## Given text

————

Question. You stated that General Burnside's order directed that your division should bear to the left, and take up a position on the Jerusalem plank road. What was the cause of the failure to execute this maneuver?

Answer. The First Division was to move on Cemetery Hill. I would state that Cemetery Hill bore rather to the right of my front, so that it was necessary that Cemetery Hill should be occupied before any ground beyond it could be occupied. In pursuance of my original expectation, I had given orders that the leading regiment should turn down to the left in the line of works, and the Twenty-seventh Michigan started down that line. As soon as General Burnside perceived that the First Division was not moving forward, he sent me orders to move forward my division direct upon Cemetery Hill. My idea was to carry out the spirit of what was understood the day before, and my plan was to throw the whole division on the left into line, so that the right would rest on the Jerusalem plank road; and that would have completely protected the flank of the First Division. This movement was begun, but the commanding officer of the Twenty-seventh Michigan was shot, and the way the First Division moved forward by division created more or less confusion; and by the time I received the order to advance on Cemetery Hill, of before that, in fact, the enemy had concentrated such a fire that we could not advance any farther.

TESTIMONY OF Brigadier General S. G. GRIFFIN.

Brigadier General S. G. GRIFFIN, U. S. Volunteers, being duly sworn, says to questions by JUDGE-ADVOCATE:

Question. Were you at the assault on the 30th of July, and what was your command?

Answer. I was at the assault. My command was the Second Brigade, Second Division (General Potter's), Ninth Army Corps.

Question. Did you regard that assault as a failure?

Answer. Yes, sir; I think I should, because we did not hold the ground.

Question. State some of the causes that you attribute this to.

————

## Data below
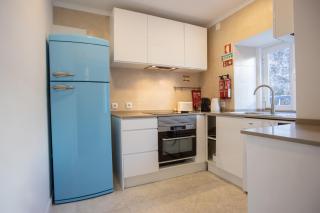 Machadinho Cosy Apartment by Soulplaces - 6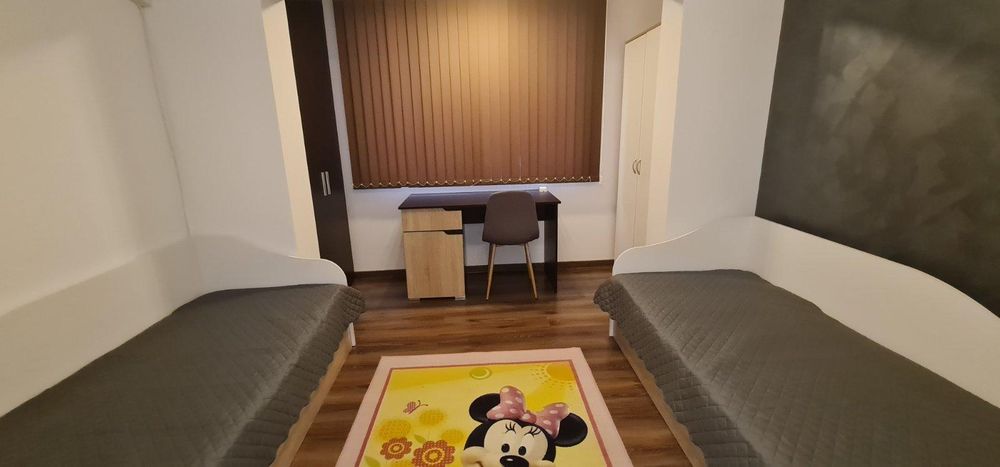 Дава се под наем Едностаен апартамент в Аксаково - 37 кв.м за 400 € - Снимка #4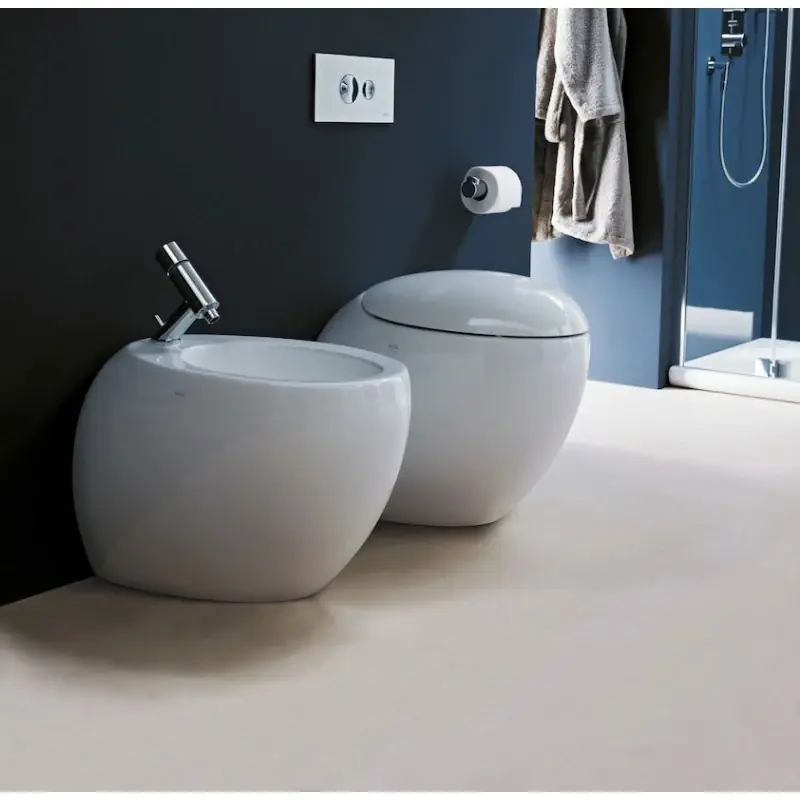 LAUFEN Il Bagnoalessi One bagno completo Subito Disponibile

————

## Work order 1
Answer these about the assault testimony, one per line:
(a) Which regiment started down the line of works to the left?
(b) What command did General Griffin have at the assault?
(c) Why does General Griffin regard the assault as a failure?
## Work order 2
Can you carry the assault testimony on from its final question?
The lines have no connection to the assault testimony.

## Response box 1
(a) The Twenty-seventh Michigan.
(b) The Second Brigade, Second Division (General Potter's), Ninth Army Corps.
(c) Because they did not hold the ground.

## Response box 2
Answer. In the first place I should say that the troops in the front did not advance exactly as they should, nor as far as they should. Probably the best ground was not selected. Then the cause of our not holding the ground was the piling in of so many troops in certain parts of the ground where there was no room for them, and a panic having seized those troops caused the disaster. The enemy concentrated all their fire upon that point as soon as we attacked, which was another great reason, no doubt. We received their fire at that point from all directions, and very soon after we first arrived there it was a very sharp fire.

Question. Why were all the troops directed to that point?

Answer. I do not know.

Question. Do you think that arrangement was faulty?

Answer. The execution of the plan seemed to be faulty.

Question. Were any arrangements made for passing the troops through the abatis of our line and over the parapet in front of the enemy's?

Answer. For my part, in my brigade I had a pioneer corps, and skirmishers to clear the way for them.

Question. Did you command go beyond the crater?

Answer. It did.

Question. About how far?

Answer. I should judge 200 yards; it might be more or it might be less; it could not have been much less, however; that is as near as I can judge.